- Power type: Steam
- Builder: American Locomotive Company (Schenectady Works)
- Build date: April 1912
- Rebuild date: June 1944
- Configuration:: ​
- • Whyte: New: 2-8-0; Now: 2-8-2;
- • UIC: 1'D1'
- Gauge: 4 ft 8+1⁄2 in (1,435 mm)
- Driver dia.: 63 in (1,600 mm)
- Wheelbase: 74.16 ft (22.60 m) ​
- • Engine: 36.90 ft (11.25 m)
- • Drivers: 17 ft (5.2 m)
- Adhesive weight: 225,600 lb (102,300 kg)
- Loco weight: 322,600 lb (146,300 kg)
- Tender weight: 207,500 lb (94,100 kg)
- Total weight: 530,100 lb (240,400 kg)
- Fuel type: Coal
- Fuel capacity: 18 t (18 long tons; 20 short tons)
- Water cap.: 10,700 US gal (41,000 L; 8,900 imp gal)
- Firebox:: ​
- • Grate area: 50.30 sq ft (4.673 m^{2})
- Boiler pressure: 195 psi (1,340 kPa)
- Heating surface:: ​
- • Firebox: 350 sq ft (33 m^{2})
- Cylinders: Two, outside
- Cylinder size: (2) 26 in × 30 in (660 mm × 760 mm)
- Valve gear: Walschaerts
- Valve type: Piston valves
- Loco brake: Air
- Train brakes: Air
- Couplers: Knuckle
- Tractive effort: 53,356 lb (24,202 kg) w/ booster: 63,355 lb (28,737 kg)
- Factor of adh.: 4.23
- Operators: St. Louis-San Francisco Railway
- Class: 1306; 1350;
- Numbers: StLSF 1321; StLSF 1352;
- Retired: 1956
- Current owner: Valley Railroad
- Disposition: Stored, awaiting shipment

= St. Louis–San Francisco 1352 =

Preserved American 2-8-2 locomotive

St. Louis–San Francisco 1352 is a "Mikado" type steam locomotive, it was built in April 1912 as a Consolidation-type by the American Locomotive Company's (ALCO) Schenectady Works in Schenectady, New York, for the St. Louis–San Francisco Railway (SLSF or "Frisco"), the engine was later rebuilt into a Mikado-type to keep up with the traffic demands from World War II. After being retired from the Frisco, the locomotive was moved to many locations under several owners, until it ended up in a small engine house in Rural, Illinois. The locomotive was disassembled by a group with the intent to restore it to operation. Later, the American Steam Railroad (ASR) was founded, and they purchased the No. 1352 locomotive in 2008 with the hopes of restoring it to operating condition.
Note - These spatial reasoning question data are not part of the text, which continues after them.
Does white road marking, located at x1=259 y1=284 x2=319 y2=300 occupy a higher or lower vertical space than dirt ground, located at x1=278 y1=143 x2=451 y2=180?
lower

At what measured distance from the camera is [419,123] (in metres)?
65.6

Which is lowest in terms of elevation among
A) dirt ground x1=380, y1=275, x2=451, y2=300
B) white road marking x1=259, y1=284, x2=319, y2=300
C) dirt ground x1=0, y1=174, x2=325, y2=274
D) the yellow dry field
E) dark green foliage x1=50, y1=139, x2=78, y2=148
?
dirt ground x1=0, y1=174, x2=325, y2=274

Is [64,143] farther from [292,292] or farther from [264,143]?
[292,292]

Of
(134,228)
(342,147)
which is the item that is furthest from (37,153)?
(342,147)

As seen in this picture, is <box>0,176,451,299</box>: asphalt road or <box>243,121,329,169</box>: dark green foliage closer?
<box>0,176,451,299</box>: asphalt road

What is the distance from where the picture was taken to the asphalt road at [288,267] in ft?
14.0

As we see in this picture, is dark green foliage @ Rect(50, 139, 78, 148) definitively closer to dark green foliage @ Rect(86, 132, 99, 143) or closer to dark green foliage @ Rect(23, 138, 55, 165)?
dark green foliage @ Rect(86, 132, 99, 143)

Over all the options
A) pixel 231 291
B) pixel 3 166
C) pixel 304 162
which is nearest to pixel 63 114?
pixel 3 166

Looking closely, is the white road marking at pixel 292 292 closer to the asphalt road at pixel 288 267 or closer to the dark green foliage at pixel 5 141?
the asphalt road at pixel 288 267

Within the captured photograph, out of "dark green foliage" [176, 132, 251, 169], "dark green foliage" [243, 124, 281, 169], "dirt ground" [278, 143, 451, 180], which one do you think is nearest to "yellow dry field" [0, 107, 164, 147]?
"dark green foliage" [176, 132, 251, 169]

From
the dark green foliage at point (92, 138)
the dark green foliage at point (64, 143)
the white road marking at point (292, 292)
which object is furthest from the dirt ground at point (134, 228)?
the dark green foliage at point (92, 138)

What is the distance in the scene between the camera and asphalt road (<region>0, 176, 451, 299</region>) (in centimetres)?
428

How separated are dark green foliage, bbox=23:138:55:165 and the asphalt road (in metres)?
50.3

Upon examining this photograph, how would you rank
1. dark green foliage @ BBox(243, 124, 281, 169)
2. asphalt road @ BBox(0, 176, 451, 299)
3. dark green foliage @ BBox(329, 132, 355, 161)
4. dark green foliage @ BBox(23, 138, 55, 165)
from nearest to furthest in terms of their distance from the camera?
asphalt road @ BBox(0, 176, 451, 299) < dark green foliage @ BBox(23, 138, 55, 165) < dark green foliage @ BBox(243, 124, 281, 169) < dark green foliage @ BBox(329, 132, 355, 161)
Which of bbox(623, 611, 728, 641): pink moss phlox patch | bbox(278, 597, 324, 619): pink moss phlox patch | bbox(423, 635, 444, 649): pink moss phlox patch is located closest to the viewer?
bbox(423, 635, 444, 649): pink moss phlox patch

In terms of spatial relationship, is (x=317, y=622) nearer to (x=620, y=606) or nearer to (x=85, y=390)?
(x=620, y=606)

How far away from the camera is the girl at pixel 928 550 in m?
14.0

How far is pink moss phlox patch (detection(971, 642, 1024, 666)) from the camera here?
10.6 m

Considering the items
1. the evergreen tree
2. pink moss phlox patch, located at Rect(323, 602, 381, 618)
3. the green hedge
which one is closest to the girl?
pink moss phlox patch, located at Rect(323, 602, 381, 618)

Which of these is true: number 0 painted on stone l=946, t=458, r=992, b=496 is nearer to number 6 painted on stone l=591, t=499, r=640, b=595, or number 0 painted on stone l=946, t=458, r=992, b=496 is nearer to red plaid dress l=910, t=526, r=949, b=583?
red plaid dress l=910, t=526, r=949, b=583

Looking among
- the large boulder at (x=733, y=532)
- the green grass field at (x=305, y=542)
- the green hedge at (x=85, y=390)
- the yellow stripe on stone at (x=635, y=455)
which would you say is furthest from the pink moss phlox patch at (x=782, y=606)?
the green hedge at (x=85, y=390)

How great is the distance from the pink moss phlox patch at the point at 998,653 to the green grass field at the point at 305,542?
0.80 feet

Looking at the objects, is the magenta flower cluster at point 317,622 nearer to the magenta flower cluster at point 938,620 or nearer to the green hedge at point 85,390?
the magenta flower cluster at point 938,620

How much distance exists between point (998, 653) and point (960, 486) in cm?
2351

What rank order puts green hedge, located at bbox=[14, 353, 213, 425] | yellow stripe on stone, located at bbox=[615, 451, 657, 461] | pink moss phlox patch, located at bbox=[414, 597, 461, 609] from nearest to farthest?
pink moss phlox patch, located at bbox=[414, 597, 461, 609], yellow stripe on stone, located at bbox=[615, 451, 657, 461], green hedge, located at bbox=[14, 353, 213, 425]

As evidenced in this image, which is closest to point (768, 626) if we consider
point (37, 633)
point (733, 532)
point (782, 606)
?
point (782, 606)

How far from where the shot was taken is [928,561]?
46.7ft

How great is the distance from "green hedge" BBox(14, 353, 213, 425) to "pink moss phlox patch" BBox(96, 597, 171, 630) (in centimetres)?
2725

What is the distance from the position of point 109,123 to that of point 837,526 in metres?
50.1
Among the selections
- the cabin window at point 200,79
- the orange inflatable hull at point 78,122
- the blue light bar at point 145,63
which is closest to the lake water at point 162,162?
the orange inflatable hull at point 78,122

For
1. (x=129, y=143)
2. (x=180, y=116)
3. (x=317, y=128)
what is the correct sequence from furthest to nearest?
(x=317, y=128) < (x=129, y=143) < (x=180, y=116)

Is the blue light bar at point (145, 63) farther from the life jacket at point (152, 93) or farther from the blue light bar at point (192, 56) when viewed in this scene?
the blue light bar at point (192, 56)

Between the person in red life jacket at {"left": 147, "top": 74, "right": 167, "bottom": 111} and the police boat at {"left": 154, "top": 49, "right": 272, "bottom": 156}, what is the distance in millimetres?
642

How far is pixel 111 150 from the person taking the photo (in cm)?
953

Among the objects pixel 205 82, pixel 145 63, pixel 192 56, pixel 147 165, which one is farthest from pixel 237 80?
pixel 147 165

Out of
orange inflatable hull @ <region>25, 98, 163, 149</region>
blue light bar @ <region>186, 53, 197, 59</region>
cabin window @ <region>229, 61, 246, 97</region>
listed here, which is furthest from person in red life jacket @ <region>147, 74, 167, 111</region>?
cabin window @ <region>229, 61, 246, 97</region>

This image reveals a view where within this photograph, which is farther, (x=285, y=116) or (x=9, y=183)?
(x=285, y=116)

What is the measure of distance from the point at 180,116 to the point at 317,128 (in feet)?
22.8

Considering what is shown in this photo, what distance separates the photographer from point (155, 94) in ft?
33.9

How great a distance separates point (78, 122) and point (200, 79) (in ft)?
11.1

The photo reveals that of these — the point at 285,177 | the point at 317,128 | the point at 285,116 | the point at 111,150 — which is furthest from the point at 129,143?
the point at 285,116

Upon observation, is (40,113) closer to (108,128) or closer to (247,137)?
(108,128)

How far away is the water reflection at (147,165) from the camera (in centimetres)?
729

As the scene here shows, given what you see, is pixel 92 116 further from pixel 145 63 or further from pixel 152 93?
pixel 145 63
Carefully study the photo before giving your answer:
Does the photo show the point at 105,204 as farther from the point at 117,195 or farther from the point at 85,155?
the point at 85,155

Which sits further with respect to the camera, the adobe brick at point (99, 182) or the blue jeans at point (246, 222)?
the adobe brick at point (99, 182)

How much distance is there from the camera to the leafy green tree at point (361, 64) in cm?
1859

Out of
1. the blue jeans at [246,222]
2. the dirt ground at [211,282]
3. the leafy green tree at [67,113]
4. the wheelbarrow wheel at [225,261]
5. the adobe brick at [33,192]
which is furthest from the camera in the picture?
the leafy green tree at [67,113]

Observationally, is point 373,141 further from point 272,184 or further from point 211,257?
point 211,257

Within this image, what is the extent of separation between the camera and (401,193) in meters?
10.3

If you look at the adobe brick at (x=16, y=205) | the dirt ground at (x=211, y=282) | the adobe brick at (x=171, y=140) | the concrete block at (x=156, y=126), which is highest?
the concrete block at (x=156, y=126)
However, it was left partially disassembled in Taylorville, Illinois, due to the ASR being busy working on restoring another steam locomotive Reading 2100. In November 2023, the No. 1352 locomotive was purchased by the Valley Railroad (VALE) located in Essex, Connecticut.

==History==
The locomotive was built in April 1912 as engine No. 1321, a 2-8-0 "Consolidation" type, by the American Locomotive Company (ALCO) at the former Schenectady Locomotive Works in Schenectady, New York. Due to the demands of World War II the Frisco railroad needed more heavy power to keep up with the demands in traffic. The War Production Board at that time would not allow new locomotive designs, but would allow existing locomotive designs to be built or existing locomotives to be rebuilt, so the Frisco took the task of rebuilding 6 of their existing 2-8-0s into "Mikados". In June 1944, No. 1321 was rebuilt into a 2-8-2 and renumbered to No. 1352. The locomotive went through a major overhaul/modernization including adding of Nicholson Thermic Syphons, Superheaters and a Coffin feedwater heater system, the locomotive continued in regular service until it was retired in 1956, and it was subsequently donated to Swope Park in Kansas City, Missouri, for static display.

In 2008, No. 1352 was purchased by the American Steam Railroad (ASR) with the hopes of restoring it to operating condition. However, it was left partially disassembled in Taylorville, Illinois, due to the ASR being busy working on restoring another steam locomotive, Reading 2100.

In November 2023, it was announced that the Valley Railroad (VALE), located in Essex, Connecticut, purchased the No. 1352 locomotive from the American Steam Railroad, where it will eventually be shipped east to Essex, Connecticut for operational restoration work.